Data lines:
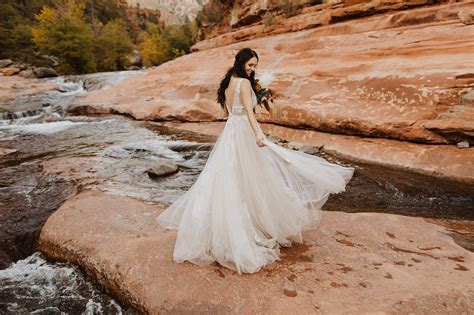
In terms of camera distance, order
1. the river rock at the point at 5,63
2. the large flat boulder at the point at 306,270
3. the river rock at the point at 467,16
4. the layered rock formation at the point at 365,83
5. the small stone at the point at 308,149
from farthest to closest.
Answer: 1. the river rock at the point at 5,63
2. the river rock at the point at 467,16
3. the small stone at the point at 308,149
4. the layered rock formation at the point at 365,83
5. the large flat boulder at the point at 306,270

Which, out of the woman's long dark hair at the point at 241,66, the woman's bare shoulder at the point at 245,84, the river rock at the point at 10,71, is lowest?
the woman's bare shoulder at the point at 245,84

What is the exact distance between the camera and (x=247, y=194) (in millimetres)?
3365

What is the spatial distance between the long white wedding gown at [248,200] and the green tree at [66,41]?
3329 cm

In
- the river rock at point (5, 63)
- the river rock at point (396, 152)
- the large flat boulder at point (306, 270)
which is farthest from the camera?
the river rock at point (5, 63)

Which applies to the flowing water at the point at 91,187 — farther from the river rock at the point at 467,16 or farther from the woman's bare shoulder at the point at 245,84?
the river rock at the point at 467,16

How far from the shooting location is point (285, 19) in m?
19.1

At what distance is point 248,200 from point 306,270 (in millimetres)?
875

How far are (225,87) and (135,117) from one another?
36.6 ft

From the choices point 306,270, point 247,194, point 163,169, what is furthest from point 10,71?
point 306,270

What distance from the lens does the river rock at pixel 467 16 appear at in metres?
9.73

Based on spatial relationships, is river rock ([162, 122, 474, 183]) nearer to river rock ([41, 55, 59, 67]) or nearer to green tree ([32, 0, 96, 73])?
green tree ([32, 0, 96, 73])

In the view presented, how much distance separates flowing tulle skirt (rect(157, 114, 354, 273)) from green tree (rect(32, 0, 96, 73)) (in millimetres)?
33321

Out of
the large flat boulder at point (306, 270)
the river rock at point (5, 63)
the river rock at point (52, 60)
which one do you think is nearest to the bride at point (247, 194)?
the large flat boulder at point (306, 270)

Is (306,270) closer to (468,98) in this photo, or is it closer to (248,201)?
(248,201)
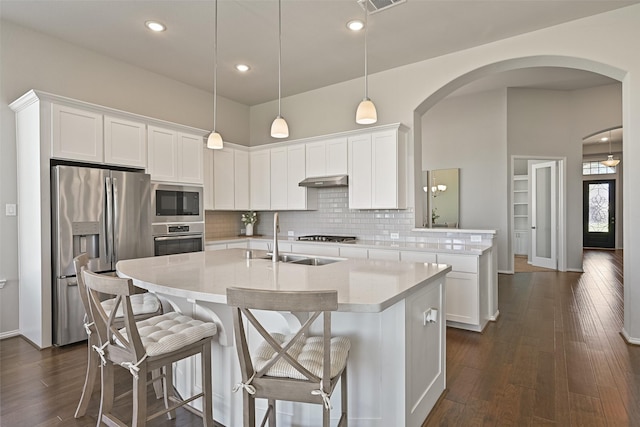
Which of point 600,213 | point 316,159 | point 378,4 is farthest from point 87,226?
point 600,213

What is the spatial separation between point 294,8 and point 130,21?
5.50ft

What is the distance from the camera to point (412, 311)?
1.80 meters

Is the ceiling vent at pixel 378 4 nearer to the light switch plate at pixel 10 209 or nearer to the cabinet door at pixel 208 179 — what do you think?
the cabinet door at pixel 208 179

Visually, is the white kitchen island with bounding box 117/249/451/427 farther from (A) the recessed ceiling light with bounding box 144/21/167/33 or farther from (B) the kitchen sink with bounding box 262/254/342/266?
(A) the recessed ceiling light with bounding box 144/21/167/33

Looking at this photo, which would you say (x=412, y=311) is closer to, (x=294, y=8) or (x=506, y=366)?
(x=506, y=366)

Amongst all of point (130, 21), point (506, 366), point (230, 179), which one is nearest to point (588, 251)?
point (506, 366)

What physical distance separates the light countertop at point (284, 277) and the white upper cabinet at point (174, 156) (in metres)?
1.86

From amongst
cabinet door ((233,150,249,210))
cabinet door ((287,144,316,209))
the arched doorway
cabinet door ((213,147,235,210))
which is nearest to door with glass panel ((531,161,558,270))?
the arched doorway

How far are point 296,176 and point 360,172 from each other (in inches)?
43.4

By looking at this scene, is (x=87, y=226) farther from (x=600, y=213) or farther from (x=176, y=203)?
(x=600, y=213)

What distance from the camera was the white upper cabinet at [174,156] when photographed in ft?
13.4

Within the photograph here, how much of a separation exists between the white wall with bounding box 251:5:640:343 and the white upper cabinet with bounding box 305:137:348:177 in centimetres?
47

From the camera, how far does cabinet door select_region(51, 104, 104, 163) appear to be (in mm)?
3238

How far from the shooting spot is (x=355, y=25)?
11.6ft
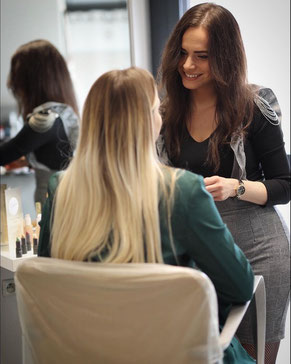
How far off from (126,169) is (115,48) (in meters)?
1.50

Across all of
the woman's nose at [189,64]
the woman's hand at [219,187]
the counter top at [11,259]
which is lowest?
the counter top at [11,259]

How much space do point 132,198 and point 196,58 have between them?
679 millimetres

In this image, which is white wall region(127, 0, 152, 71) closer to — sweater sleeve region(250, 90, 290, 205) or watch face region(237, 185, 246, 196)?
sweater sleeve region(250, 90, 290, 205)

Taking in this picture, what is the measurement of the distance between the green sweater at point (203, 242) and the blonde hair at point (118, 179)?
0.04 meters

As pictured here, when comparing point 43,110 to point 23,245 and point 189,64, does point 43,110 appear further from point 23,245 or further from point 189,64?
point 189,64

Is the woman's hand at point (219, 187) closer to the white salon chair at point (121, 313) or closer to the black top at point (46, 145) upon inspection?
the white salon chair at point (121, 313)

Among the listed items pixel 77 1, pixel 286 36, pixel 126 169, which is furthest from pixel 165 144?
pixel 77 1

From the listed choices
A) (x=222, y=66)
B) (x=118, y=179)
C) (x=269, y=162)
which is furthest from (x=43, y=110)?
(x=118, y=179)

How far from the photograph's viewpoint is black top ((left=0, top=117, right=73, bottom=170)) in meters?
2.44

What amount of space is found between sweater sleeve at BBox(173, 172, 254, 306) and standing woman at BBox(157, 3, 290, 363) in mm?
404

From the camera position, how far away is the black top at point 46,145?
2436 millimetres

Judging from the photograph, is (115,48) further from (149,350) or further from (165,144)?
(149,350)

Aim:
Lay out everything in the listing from the line containing "From the listed choices" down to the line containing "2436 millimetres" as a Markdown table, with the columns Row and Line. Number each line in order and skip blank lines.

Answer for this exercise:
| Row | Line |
|---|---|
| 1 | From the listed choices |
| 2 | A) (x=222, y=66) |
| 3 | B) (x=118, y=179) |
| 4 | C) (x=269, y=162) |
| 5 | which is furthest from (x=43, y=110)? |
| 6 | (x=118, y=179) |
| 7 | How far from the photograph's viewpoint is black top ((left=0, top=117, right=73, bottom=170)) in meters? |
| 8 | 2.44 |
| 9 | What amount of space is found between sweater sleeve at BBox(173, 172, 254, 306) and standing woman at BBox(157, 3, 290, 363) in mm? |
| 10 | 404 |
| 11 | From the camera position, how far away is the black top at point 46,145? |
| 12 | 2436 millimetres |